PB: Ah, yes, that was another Mead. He'd got glasses and he was baldish.

PR: Quite a little bloke.

PB: Used to wear a khaki warehouse coat.

PR: So that isn't the same Spuddy. I wonder where I got that name from?

PB: Well, because he used to sell seed spuds I suppose. They used to have all the seed varieties there. That was another little job I had to do when I had my little truck and I first moved up Hertingfordbury Road. I used to come down every afternoon and down to McMullen's in Hartham Lane 'cos all the dray horses used to come in and stand and unload. And I used to fill it up with manure and sell it for 6d a barrow-load to the allotments opposite Hertingfordbury Road.

PR: Willowmead! Now we haven't mentioned Mary.

PB: She's out. Her brother's took her off to coffee. She's got a broken ankle. She's in plaster.

PR: Courtship - where did you blokes do your courting?

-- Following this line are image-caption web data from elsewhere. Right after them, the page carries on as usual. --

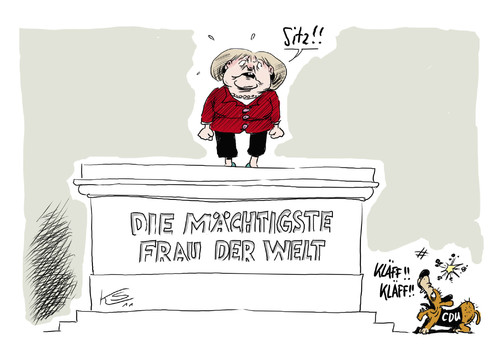 Cartoon: Maechtig (medium) by Stuttmann tagged mächtig,merkel,cdu
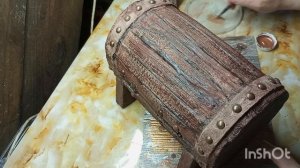 МК бочка из картона с виноградной лозой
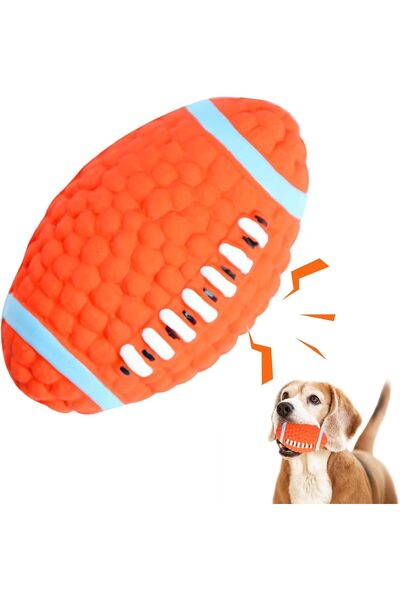 AZONEE لعبة كرة الرجبي للكلاب غير القابلة للتدمير والصوت - قابلة للطفو ومتينة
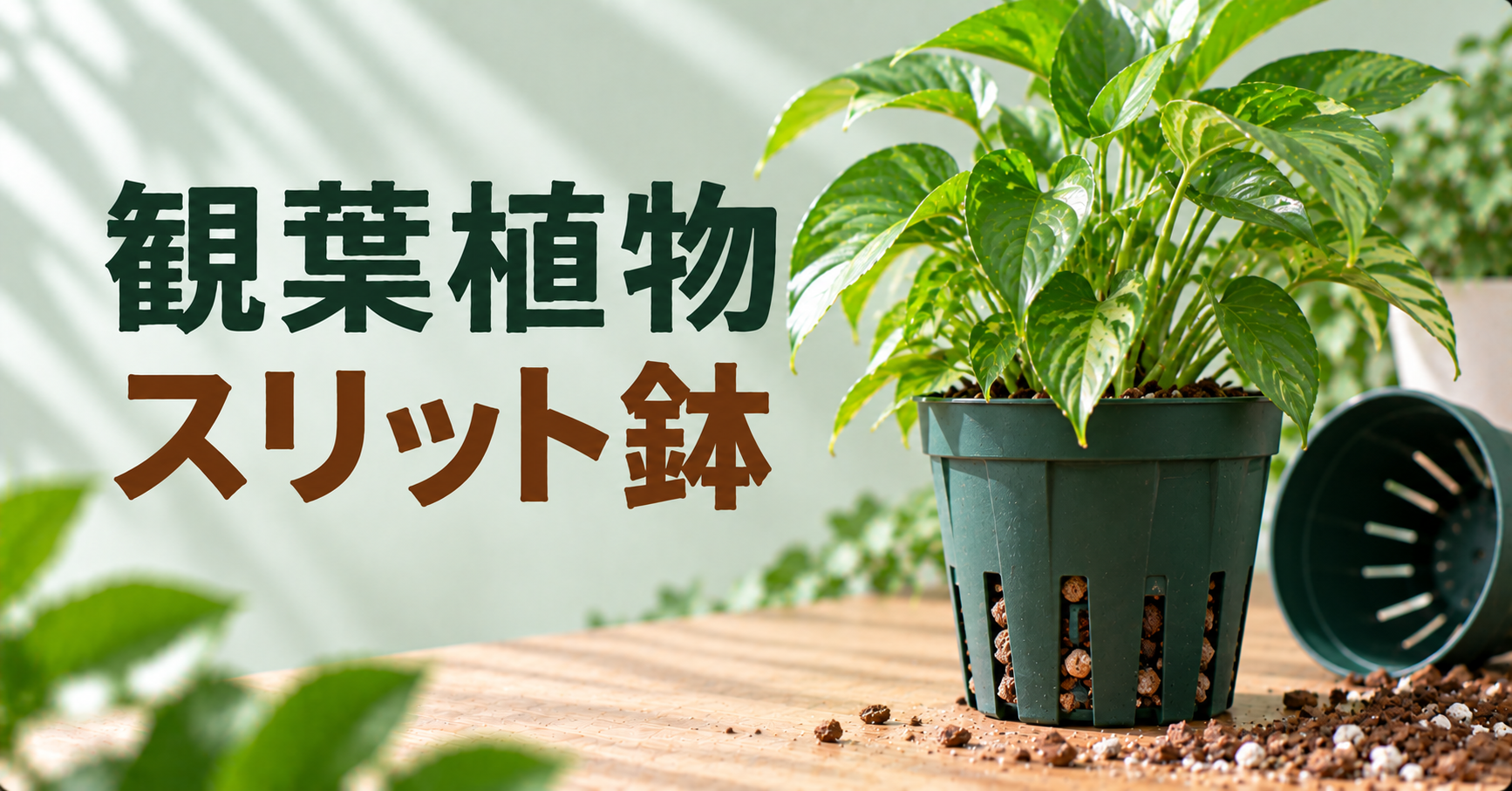 観葉植物にスリット鉢を使うメリットは?選び方・植え替え・育て方を解説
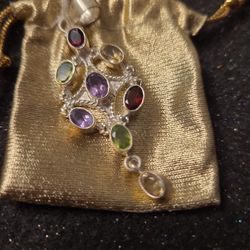 New 2.25" Multi Stone Pendant 925 Sterling 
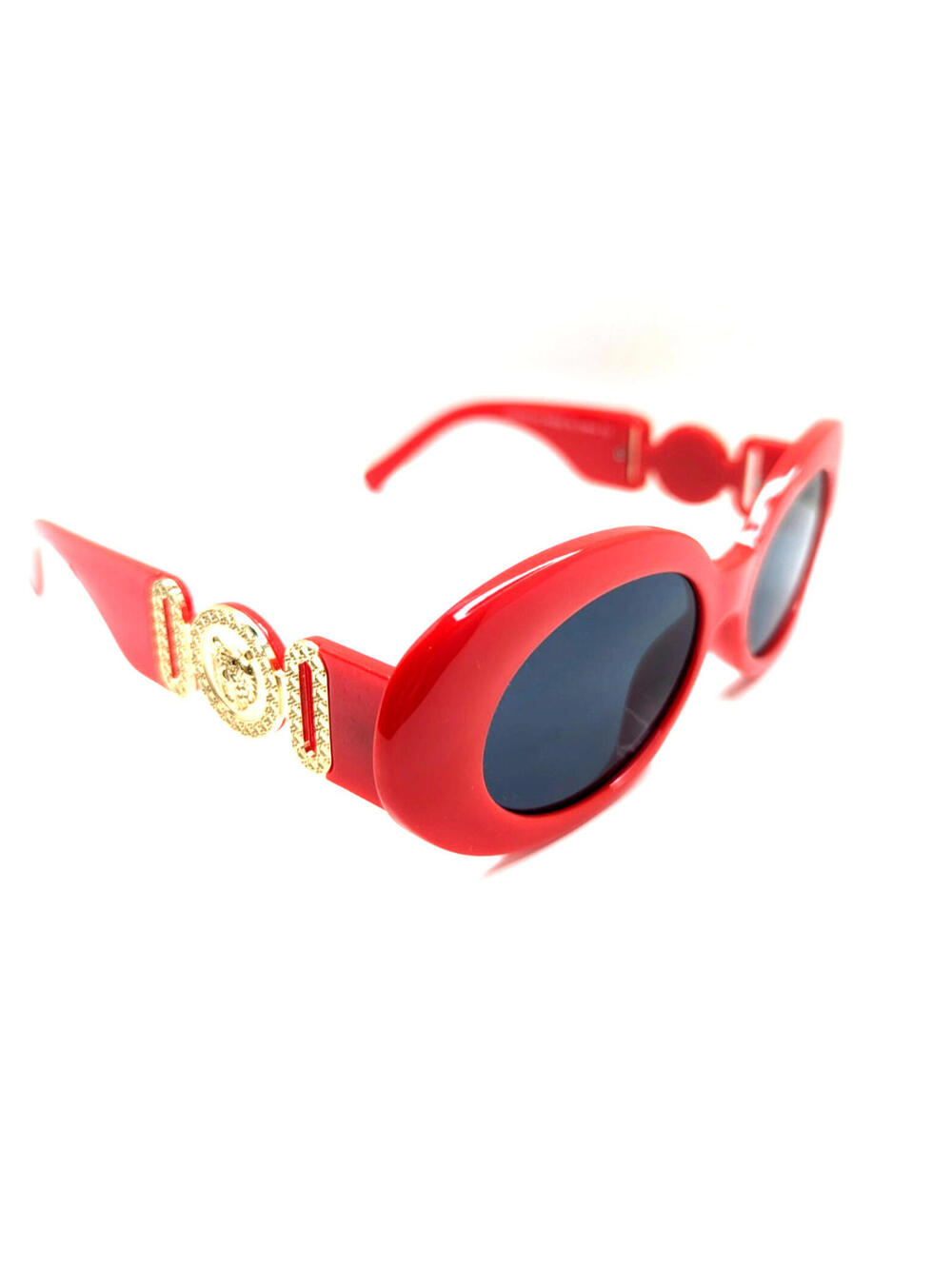 JSS080124 Dark Gray Lens Red Oval Frame Women’s Sunglasses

PB: Well, Mary's my second wife as you know, Civil Defence - I was a rescue officer down there. When I came out of the Navy I was looking for something to do and Civil Defence was very strong at that time and again it was Stan Davey and Co. They used to run the 1st Civil Defence at the library. Then Marshall took it over down at Ware Road and we then had the premises on the old car park. And then we went great guns and we formed a rescue section and I got all the lads in, Bert Newland and Dickie Payne. My brother and I used to drive the lorry and we used to do these rescue stunts. And we did one in Bull Plain, rescuing people off the top of Creasey's as it was then. And an exercise on the railway bridge at the bottom of the Folly there. And I got a long-service medal for doing that. 15 years I was with Civil Defence until it disbanded in the '60s.

That's how I met Mary because I used to also be a driving instructor.